Eating when you're not hungry — especially high-calorie, high-fat foods — may not always rise to the newly broadened clinical definition of an eating disorder.
But the behavior that for many Americans is a routine pastime certainly contributes to excess weight gain, with its implications for health. And it's considered “disordered eating” by most mental health professionals.
A report published last week in the journal Science adds to evidence that binge eating — and overeating generally — may have a biological basis.
The new research, conducted on mice, suggests a target in the brain that drug developers should consider in exploring treatments for such disordered eating.
Not surprisingly, researchers focused their attention on the hypothalamus, one of the brain's most primitive structures, a key node in the brain circuitry that drives us to eat and drink, to seek out sexual partners, and generally to crave more of what makes us feel good.
From its seat in the brain's deepest recesses, the lateral hypothalamus is lashed up to the amygdala, where basic, powerful emotions such as fear, anger and love are processed.
As part of the limbic system, these structures evolved early in the rise of mammals to ensure that the necessities for survival and reproduction got top billing in behavior.
In the 1960s, neuroscientists electrically stimulated the lateral hypothalamus and saw that it played a key role in feeding behavior, and in the reinforcement of feeding behavior. But how it did that remained a mystery.
To explore how the lateral hypothalamus governs eating behavior, a group of researchers from the University of North Carolina used mice and a relatively new technique:
To discern how certain cells work, they genetically engineered the cells to respond to light; then they turned those cells on and off, essentially, with a miniature flashlight, and watched the resulting behavior.
The researchers applied the on-off treatment to a group of cells in the amygdala and their projections into the lateral hypothalamus. They hypothesized that the cells, called the bed nucleus of the stria terminalis, interact with the hypothalamus to regulate eating.
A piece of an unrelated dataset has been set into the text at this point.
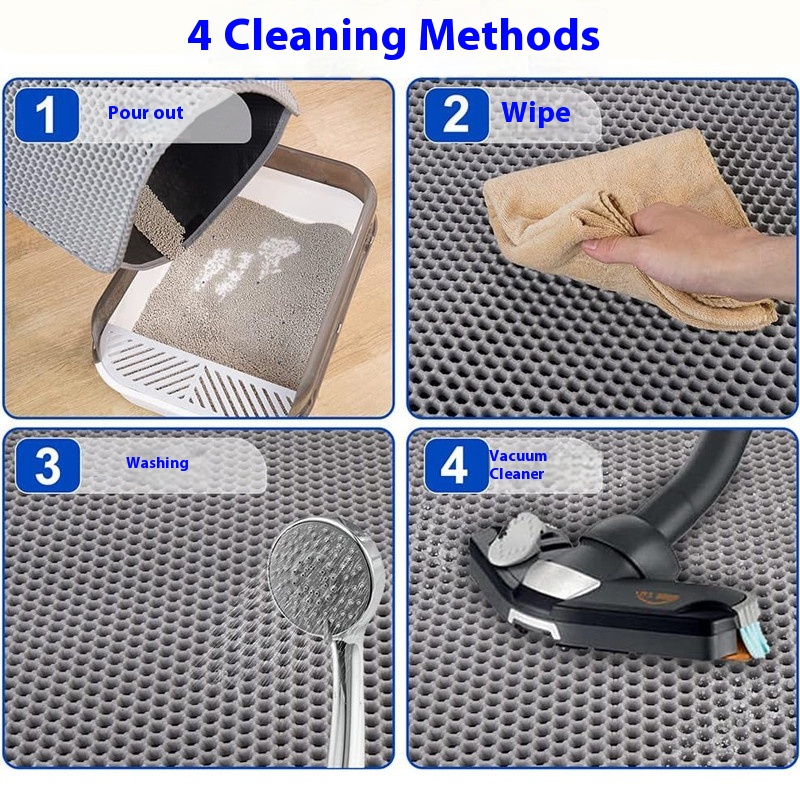 4 Cleaning Methods

1 Pour out

2 Wipe

3 Washing

4 Vacuum Cleaner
Sure enough, when they “turned on” these unique cells in mice who were well-fed, the result was rapid and striking: The animals immediately launched into “voracious feeding behavior.”
And the mice clearly enjoyed the impulse to pig out: They showed a clear preference for being in the space associated with having the cells turned on.
Moreover, given the choice, the animals made a beeline to high-fat, high-calorie foods.
The trick worked more dramatically when the mice's food was restricted and they were then allowed to eat at will. But even when the mice were well-fed, those with the cells turned on continued to eat well after they would have been filled up.
Research has suggested that stress, genes and environmental factors, such as the ubiquity of high-calorie, high-fat foods, all may trigger overeating. But if future therapies aim to fortify the vulnerable against those triggers, they might well focus on the special cells targeted here, the researchers said.